The nationwide crab harvest last year, which is made up of multiple species of crab caught mainly in the mid-Atlantic, Gulf of Mexico and off the Pacific Northwest, generated $610 million for fishermen. More than $506 million worth of sea scallops were harvested in 2017, most of it split between Massachusetts and New Jersey, while fishermen from multiple states caught $425 million worth of shrimp last year in the Gulf of Mexico.
The fisheries report stated that in 2017, America saw decreases in catch of Atlantic herring and menhaden, which are important fisheries for products such as bait, aquaculture feed and fish oil. However, fisheries for yellowfin tuna and Atlantic squid, which are important sources of food for people, were up during the same year.
The report also emphasizes the growing role of aquaculture in the United States, a country with a smaller aquaculture sector than many other major economic players.
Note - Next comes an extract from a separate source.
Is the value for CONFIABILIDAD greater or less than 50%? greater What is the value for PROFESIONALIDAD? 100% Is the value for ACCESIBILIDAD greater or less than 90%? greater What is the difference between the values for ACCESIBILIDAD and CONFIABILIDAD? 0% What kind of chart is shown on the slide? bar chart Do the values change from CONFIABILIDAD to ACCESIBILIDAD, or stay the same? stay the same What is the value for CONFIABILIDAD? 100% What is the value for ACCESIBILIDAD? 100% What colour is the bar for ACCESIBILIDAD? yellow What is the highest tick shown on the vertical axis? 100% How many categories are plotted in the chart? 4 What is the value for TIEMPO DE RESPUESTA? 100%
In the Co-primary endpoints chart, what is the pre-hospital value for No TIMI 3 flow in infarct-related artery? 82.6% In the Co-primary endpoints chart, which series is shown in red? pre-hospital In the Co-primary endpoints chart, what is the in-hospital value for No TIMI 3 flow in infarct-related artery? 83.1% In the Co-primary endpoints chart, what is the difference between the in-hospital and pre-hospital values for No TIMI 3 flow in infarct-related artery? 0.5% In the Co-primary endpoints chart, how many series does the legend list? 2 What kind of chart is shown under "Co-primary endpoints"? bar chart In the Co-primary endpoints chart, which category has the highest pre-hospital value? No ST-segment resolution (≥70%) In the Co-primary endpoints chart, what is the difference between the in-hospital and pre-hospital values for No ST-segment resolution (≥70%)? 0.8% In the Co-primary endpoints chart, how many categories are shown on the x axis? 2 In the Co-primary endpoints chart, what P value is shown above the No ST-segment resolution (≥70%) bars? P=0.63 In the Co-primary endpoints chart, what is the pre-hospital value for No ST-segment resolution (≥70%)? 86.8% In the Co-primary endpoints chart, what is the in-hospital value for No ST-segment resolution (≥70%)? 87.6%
It states that the U.S. is “not a major aquaculture producer,” ranking 16th worldwide in production, although more than half the seafood that the country imports and consumes is farmed.
“It is an increasingly important part. It has been growing steadily over the past few years,” said Michael Liddel, a statistician in the NOAA Fisheries Office of Science and Technology.
Overall, Maine fishermen harvested $511 million dollars worth of seafood in 2017, putting the state third behind Alaska and Massachusetts for overall annual fishing revenue.
Maine ranked second nationwide in 2016, behind only Alaska’s $1.5 billion-plus fishing industry, but a drop of nearly $100 million in its 2017 lobster landings value bumped it a spot below Massachusetts. That state’s ranking was buoyed by an increase in sea scallop landings, despite a decrease in the average dockside price of $12 per pound to less than $10 per pound — which nonetheless remains among recent historically high prices in that fishery.
The vast majority of Maine’s fishing revenue each year is in the form of lobster landings. In 2017 Maine fishermen also harvested $9.3 million worth of sea scallops, $12 million worth of baby eels, another $12 million worth of softshell clams and nearly $18 million worth of herring, among other species. Maine leads the country in the value of its annual eel harvest.
Among fishing ports, Portland ranked 22nd nationwide last year in terms of quantity, with 49 million pounds of seafood landed in Maine’s biggest city, while Rockland ranked 33rd at 23 million pounds. Stonington outpaced both Portland and Rockland in terms of value, however, pulling in $56 million worth of seafood last year, the vast majority of it being lobster, for a nationwide ranking of 21st in that category.
Dutch Harbor, Alaska, and New Bedford, Massachusetts, kept their respective perennial positions as the busiest and most lucrative commercial fishing ports in the country. Dutch Harbor handled 769 million pounds of seafood worth $173 million in 2017 (ranking it second in terms of value behind New Bedford), while the Massachusetts port handled 111 million pounds of seafood valued at $390 million, much of it in the form of valuable sea scallops.
The Associated Press contributed to this report.